Regulamentação e Metas de Descarbonização

O decreto regulamentará o Programa Nacional de Combustíveis Sustentáveis de Aviação (ProBioQAV), parte da Lei do Combustível do Futuro. A lei estabeleceu metas obrigatórias de redução de emissões para as companhias aéreas, e o decreto detalha os mecanismos para o cumprimento dessas metas. O Ministério de Portos e Aeroportos (MPor) destacou que o programa cria uma demanda previsível para o SAF no Brasil, viabilizando seu acesso a todos os operadores aéreos e maximizando os benefícios ambientais.

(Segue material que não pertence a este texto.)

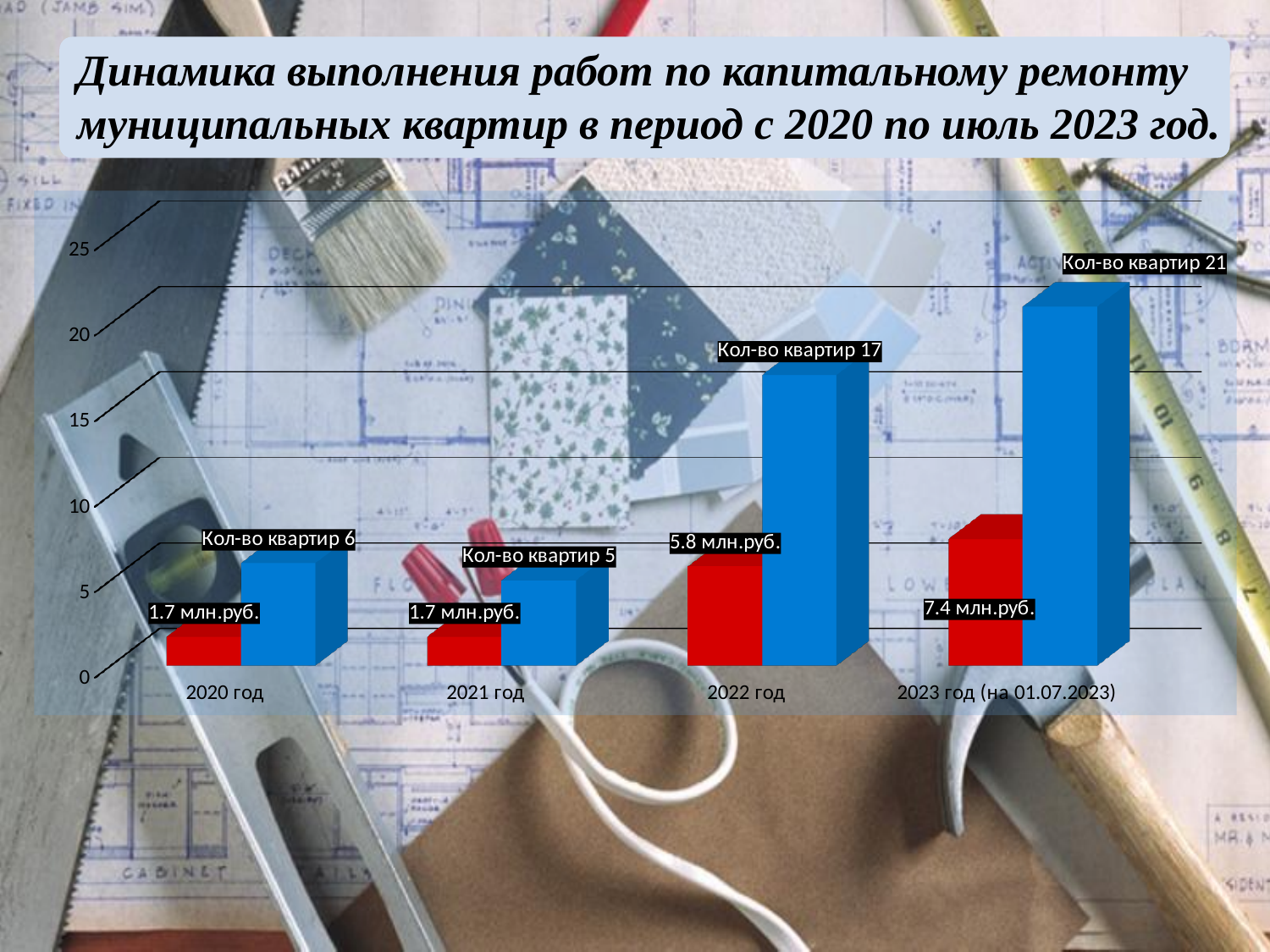
What is the number of apartments (Кол-во квартир) shown for 2022 год? 17 What is the difference in the number of apartments between 2023 год (на 01.07.2023) and 2022 год? 4 Which year has the lowest number of apartments (Кол-во квартир)? 2021 год Does the number of apartments rise or fall from 2021 год to 2023 год (на 01.07.2023)? rise How many year categories are shown on the x axis of the chart? 4 Which is larger: the number of apartments in 2022 год or in 2021 год? 2022 год Which year has the highest number of apartments (Кол-во квартир)? 2023 год (на 01.07.2023) What is the number of apartments (Кол-во квартир) shown for 2020 год? 6 What amount in млн.руб. is labelled for 2021 год? 1.7 млн.руб. What colour are the bars labelled with млн.руб. values? red What amount in млн.руб. is labelled for 2023 год (на 01.07.2023)? 7.4 млн.руб. What kind of chart is shown on the slide? bar chart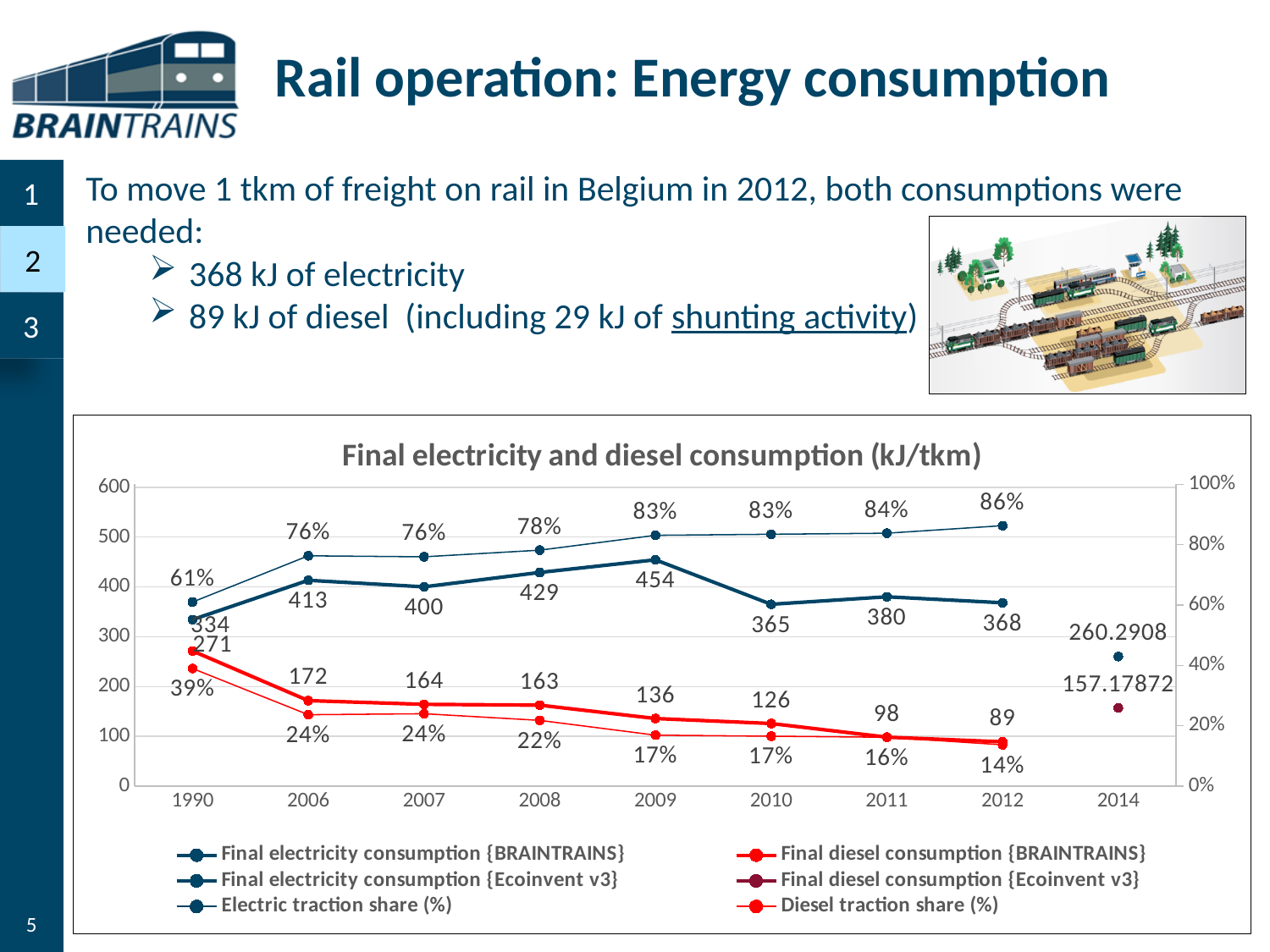
In which year is the Final electricity consumption {BRAINTRAINS} highest? 2009 What is the Electric traction share (%) for 2012? 86% In which year is the Final diesel consumption {BRAINTRAINS} lowest? 2012 How many years are shown on the x axis? 9 Does the Final diesel consumption {BRAINTRAINS} rise or fall from 1990 to 2012? fall What is the Diesel traction share (%) for 1990? 39% What is the Final diesel consumption {BRAINTRAINS} value for 2012? 89 What is the Final electricity consumption {BRAINTRAINS} value for 2009? 454 What is the difference between the Final electricity consumption {BRAINTRAINS} values for 2009 and 2010? 89 What is the Final electricity consumption {Ecoinvent v3} value shown for 2014? 260.2908 How many series does the legend list? 6 Which year has the larger Final diesel consumption {BRAINTRAINS} value, 1990 or 2006? 1990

A Agência Nacional de Aviação Civil (Anac) ressaltou que a separação do benefício ambiental do combustível em si aumenta a eficiência na distribuição do SAF e permite que os operadores aéreos cumpram suas obrigações de redução de emissões de carbono de forma mais flexível. A expectativa é que a regulamentação completa pela Anac seja aprovada no segundo semestre de 2026.

O preço dos certificados será definido pelo mercado, com base na oferta de SAF e na demanda das empresas. A fiscalização ficará a cargo da Agência Nacional do Petróleo (ANP), responsável pela certificação e funcionamento do mercado, e da Anac, que monitorará o cumprimento das metas pelas companhias aéreas. Um sistema eletrônico garantirá a rastreabilidade das operações.

Atualmente, a aviação representa cerca de 2,5% das emissões globais de CO₂ relacionadas à energia, podendo chegar a 4% do aquecimento global quando considerados outros efeitos. O SAF tem o potencial de reduzir as emissões em até 80% em comparação ao querosene tradicional.